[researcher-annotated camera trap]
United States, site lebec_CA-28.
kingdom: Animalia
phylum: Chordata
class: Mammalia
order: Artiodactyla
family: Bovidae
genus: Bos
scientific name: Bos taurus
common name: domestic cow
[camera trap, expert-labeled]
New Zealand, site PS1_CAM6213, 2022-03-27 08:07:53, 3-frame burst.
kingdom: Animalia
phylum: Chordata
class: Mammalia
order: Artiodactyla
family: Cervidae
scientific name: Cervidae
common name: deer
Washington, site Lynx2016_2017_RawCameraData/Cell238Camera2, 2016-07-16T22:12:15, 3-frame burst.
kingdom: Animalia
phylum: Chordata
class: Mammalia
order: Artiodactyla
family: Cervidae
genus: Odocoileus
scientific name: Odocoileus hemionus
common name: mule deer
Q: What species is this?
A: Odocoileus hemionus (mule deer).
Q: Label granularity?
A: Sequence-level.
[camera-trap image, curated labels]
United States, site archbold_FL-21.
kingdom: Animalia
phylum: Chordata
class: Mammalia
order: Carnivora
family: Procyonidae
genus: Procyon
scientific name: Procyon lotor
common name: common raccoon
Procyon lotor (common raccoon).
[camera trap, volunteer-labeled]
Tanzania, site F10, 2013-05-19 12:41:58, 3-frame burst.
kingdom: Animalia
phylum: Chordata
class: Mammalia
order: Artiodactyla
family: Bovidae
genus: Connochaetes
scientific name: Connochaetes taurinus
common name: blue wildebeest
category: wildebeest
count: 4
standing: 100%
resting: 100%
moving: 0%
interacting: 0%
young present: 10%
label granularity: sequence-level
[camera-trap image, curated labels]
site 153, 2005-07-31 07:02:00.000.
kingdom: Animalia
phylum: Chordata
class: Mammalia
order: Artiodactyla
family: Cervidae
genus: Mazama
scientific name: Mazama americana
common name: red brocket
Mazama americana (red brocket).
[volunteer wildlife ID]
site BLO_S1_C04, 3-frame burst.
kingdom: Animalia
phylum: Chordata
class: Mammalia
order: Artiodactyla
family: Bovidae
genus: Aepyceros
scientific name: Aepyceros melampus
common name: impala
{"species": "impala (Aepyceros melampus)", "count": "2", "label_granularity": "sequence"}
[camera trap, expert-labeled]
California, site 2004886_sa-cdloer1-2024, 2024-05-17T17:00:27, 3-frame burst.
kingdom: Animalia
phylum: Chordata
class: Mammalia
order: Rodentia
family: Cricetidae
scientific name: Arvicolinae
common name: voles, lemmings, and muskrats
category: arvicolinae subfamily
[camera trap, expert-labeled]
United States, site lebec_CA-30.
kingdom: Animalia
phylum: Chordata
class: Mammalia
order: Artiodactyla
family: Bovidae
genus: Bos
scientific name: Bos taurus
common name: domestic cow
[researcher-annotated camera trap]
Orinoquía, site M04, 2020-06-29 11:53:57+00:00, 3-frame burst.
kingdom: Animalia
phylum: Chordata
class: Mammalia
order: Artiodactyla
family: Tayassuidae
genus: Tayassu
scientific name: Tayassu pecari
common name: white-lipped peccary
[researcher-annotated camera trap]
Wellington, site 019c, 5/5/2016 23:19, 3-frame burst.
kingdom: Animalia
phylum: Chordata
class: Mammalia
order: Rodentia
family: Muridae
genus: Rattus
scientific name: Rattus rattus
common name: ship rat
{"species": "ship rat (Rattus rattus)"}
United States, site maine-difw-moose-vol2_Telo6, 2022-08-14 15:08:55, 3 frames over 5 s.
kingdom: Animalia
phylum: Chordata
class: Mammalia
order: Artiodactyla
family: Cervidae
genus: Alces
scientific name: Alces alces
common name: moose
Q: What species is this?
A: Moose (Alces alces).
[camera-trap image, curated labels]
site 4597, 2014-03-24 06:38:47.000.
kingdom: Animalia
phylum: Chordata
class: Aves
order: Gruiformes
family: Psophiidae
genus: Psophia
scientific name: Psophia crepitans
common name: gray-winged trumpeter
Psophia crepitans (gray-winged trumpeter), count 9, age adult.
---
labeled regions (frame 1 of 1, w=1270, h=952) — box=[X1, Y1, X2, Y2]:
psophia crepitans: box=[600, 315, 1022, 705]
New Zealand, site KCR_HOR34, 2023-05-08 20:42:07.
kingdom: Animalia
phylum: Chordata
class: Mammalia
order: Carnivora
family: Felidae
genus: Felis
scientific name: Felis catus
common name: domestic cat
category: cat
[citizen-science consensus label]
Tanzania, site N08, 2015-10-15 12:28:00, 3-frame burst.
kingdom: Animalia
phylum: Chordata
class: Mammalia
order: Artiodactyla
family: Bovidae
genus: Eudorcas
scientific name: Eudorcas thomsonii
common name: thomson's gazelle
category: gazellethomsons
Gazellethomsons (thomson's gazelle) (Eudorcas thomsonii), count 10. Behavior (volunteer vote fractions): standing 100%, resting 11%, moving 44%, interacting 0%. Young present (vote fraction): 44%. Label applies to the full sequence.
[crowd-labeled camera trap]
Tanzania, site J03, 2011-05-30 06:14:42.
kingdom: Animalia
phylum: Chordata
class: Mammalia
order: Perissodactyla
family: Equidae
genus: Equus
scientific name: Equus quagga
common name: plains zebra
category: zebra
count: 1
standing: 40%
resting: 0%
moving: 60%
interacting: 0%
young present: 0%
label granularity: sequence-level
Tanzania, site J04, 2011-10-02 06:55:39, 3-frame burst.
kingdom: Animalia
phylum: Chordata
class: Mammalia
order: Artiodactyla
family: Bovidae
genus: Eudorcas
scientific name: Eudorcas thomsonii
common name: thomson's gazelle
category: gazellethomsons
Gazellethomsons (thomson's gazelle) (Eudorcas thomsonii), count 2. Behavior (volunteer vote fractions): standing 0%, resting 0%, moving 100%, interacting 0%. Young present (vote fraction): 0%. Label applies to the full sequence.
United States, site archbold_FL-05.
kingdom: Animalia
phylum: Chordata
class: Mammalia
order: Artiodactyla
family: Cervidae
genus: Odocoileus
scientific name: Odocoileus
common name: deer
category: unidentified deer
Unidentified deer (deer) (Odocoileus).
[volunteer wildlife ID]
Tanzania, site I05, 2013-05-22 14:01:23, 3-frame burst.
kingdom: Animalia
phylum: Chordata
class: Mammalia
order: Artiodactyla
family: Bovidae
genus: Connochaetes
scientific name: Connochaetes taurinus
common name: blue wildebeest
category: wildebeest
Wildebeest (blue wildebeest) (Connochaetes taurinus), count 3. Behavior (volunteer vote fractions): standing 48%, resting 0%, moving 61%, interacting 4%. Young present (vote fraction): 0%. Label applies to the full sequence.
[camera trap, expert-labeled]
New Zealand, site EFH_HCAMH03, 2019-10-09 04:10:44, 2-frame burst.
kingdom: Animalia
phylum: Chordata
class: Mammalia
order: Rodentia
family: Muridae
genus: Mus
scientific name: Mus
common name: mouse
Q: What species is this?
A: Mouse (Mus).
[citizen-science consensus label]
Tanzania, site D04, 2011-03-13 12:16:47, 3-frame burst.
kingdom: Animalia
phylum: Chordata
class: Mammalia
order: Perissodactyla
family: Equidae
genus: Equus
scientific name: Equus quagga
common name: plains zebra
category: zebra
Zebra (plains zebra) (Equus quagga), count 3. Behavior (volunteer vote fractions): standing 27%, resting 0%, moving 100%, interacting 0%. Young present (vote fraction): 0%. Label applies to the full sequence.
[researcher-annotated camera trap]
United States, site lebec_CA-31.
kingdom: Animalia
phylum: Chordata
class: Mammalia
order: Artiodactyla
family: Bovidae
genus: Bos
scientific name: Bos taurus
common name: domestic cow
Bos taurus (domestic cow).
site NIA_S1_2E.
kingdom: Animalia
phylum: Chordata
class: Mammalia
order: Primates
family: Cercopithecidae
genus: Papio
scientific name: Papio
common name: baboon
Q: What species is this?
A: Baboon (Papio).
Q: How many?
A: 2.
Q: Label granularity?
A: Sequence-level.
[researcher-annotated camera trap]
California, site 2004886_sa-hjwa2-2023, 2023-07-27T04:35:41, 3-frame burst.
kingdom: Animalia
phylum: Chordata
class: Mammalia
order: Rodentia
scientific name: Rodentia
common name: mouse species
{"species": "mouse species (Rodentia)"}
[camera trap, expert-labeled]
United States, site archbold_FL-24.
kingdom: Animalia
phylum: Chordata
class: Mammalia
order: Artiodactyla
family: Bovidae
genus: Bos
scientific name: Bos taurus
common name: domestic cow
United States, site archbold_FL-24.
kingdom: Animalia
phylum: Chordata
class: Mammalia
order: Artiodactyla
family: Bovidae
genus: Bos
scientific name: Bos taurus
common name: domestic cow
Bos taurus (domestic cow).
***
*WHAT TO DO:*
Copy, without any change, the lines from the one that contains "United States, site lebec_CA-31." to the final line of the entries above.

*COMPLETED TASK:*
United States, site lebec_CA-31.
kingdom: Animalia
phylum: Chordata
class: Mammalia
order: Artiodactyla
family: Bovidae
genus: Bos
scientific name: Bos taurus
common name: domestic cow
Bos taurus (domestic cow).
site NIA_S1_2E.
kingdom: Animalia
phylum: Chordata
class: Mammalia
order: Primates
family: Cercopithecidae
genus: Papio
scientific name: Papio
common name: baboon
Q: What species is this?
A: Baboon (Papio).
Q: How many?
A: 2.
Q: Label granularity?
A: Sequence-level.
[researcher-annotated camera trap]
California, site 2004886_sa-hjwa2-2023, 2023-07-27T04:35:41, 3-frame burst.
kingdom: Animalia
phylum: Chordata
class: Mammalia
order: Rodentia
scientific name: Rodentia
common name: mouse species
{"species": "mouse species (Rodentia)"}
[camera trap, expert-labeled]
United States, site archbold_FL-24.
kingdom: Animalia
phylum: Chordata
class: Mammalia
order: Artiodactyla
family: Bovidae
genus: Bos
scientific name: Bos taurus
common name: domestic cow
United States, site archbold_FL-24.
kingdom: Animalia
phylum: Chordata
class: Mammalia
order: Artiodactyla
family: Bovidae
genus: Bos
scientific name: Bos taurus
common name: domestic cow
Bos taurus (domestic cow).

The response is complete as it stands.